背景:世卫组织最近发布了预测结核分枝杆菌耐药突变目录的第二版。本研究将其与现有基于全基因组测序(WGS)的预测方法进行了比较,并提出了一种新的优化方法。方法:我们测试了五种工具(WHO目录、TB Profiler、SAM-TB、GenTB和md - cnn)在36,385株结核分枝杆菌的全球数据集上预测药物敏感性的准确性,这些数据具有高质量的表型药敏试验(DST)和WGS数据。通过将这五种工具的基因型DST预测整合到一个集成机器学习框架中,我们开发了一个改进的MTB药物敏感性预测计算模型。然后,我们利用在中国深圳(2013-2019年)和西班牙瓦伦西亚(2014-2016年)收集的860株结核分枝杆菌的表型和WGS数据验证了集合模型。结果:在预测10种药物敏感性的5种基因型DST工具中,MD-CNN的综合效能最高(AUC为92.1%;95% ci 89.8-94.4%)。WHO目录的最高特异性为97.3% (95% CI 95.8-98.4%),而TB Profiler的最佳敏感性为79.5% (95% CI 71.8-86.2%)。集成机器学习模型(AUC 93.4%;95% CI 91.4-95.4%)优于所有五种单独的工具,特异性为95.4% (95% CI 93.0-97.6%),敏感性为84.1% (95% CI 78.8-88.8%),主要是由于二线耐药预测的显著改善(AUC 91.8%;95% ci 89.6-94.0%)。结论:世卫组织MTB突变目录第二版本身并不比现有预测MTB耐药性的工具表现更好。

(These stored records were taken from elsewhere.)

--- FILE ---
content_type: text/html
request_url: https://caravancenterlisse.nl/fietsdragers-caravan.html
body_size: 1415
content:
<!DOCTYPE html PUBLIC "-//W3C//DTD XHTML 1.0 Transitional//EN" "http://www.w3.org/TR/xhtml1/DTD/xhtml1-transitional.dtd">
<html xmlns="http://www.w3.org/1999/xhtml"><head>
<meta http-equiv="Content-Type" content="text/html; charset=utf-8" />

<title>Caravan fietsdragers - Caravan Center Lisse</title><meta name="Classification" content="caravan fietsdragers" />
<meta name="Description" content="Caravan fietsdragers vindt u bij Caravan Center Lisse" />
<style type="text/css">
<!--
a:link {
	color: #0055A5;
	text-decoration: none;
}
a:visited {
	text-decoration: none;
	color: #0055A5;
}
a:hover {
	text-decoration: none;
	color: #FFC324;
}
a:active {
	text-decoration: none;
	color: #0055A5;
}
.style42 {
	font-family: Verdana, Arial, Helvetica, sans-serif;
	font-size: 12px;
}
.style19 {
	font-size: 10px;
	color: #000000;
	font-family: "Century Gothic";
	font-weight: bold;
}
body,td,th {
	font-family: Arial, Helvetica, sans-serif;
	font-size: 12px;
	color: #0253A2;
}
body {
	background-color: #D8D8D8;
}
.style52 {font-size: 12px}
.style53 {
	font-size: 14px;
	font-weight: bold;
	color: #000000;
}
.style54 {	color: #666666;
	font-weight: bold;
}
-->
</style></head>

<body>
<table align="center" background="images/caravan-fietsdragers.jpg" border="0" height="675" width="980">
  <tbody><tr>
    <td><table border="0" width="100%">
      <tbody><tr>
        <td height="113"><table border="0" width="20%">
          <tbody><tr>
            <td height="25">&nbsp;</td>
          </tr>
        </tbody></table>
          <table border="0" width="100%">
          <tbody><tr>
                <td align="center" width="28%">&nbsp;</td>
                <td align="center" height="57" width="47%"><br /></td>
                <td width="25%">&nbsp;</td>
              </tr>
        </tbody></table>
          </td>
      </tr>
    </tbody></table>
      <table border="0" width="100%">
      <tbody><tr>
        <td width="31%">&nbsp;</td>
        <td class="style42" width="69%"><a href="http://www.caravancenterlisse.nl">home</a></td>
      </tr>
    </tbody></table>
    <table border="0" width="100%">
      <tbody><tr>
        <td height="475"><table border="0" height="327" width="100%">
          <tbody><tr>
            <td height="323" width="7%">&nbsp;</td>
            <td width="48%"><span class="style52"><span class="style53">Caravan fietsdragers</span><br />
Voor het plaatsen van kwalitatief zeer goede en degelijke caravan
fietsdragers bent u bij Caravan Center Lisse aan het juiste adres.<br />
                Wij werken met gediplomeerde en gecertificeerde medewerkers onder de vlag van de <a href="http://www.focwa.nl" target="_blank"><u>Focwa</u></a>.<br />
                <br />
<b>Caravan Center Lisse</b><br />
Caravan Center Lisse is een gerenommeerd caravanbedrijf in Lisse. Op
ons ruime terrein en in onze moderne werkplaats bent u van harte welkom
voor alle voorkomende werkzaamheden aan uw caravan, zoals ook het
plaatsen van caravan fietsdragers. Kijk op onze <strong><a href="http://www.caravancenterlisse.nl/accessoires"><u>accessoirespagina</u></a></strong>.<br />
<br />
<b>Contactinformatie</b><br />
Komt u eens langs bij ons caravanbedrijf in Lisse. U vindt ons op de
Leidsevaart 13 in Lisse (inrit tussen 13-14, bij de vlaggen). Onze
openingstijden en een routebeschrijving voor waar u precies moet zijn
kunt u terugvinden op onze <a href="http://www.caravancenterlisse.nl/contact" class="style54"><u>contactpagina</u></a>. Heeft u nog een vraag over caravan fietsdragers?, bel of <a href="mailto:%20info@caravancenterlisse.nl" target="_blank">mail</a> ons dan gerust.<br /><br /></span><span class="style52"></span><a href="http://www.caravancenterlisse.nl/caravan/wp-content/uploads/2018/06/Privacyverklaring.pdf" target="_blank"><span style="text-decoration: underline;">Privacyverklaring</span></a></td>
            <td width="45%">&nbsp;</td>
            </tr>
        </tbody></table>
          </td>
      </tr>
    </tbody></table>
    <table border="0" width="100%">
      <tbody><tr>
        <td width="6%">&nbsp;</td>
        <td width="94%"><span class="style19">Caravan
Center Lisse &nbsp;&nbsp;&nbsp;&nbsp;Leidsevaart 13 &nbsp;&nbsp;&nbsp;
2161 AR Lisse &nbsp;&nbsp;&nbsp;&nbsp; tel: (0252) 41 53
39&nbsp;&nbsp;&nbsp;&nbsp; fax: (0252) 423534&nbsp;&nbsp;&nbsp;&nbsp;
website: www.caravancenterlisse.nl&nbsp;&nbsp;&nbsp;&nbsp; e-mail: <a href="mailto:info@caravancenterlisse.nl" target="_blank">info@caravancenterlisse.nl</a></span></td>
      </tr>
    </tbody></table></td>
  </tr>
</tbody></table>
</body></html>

将世卫组织目录与其他基因型DST方法相结合的综合方法可显著提高预测准确性。
期刊介绍:
Genome Medicine is an open access journal that publishes outstanding research applying genetics, genomics, and multi-omics to understand, diagnose, and treat disease. Bridging basic science and clinical research, it covers areas such as cancer genomics, immuno-oncology, immunogenomics, infectious disease, microbiome, neurogenomics, systems medicine, clinical genomics, gene therapies, precision medicine, and clinical trials. The journal publishes original research, methods, software, and reviews to serve authors and promote broad interest and importance in the field.